What is required – Start at the first record below and retype through the last, exactly.
= = = = =
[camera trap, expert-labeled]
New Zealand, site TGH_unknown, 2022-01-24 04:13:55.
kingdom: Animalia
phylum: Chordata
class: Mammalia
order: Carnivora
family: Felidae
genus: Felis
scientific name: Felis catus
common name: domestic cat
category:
= = = = =
Output of the task –
[camera trap, expert-labeled]
New Zealand, site TGH_unknown, 2022-01-24 04:13:55.
kingdom: Animalia
phylum: Chordata
class: Mammalia
order: Carnivora
family: Felidae
genus: Felis
scientific name: Felis catus
common name: domestic cat
category:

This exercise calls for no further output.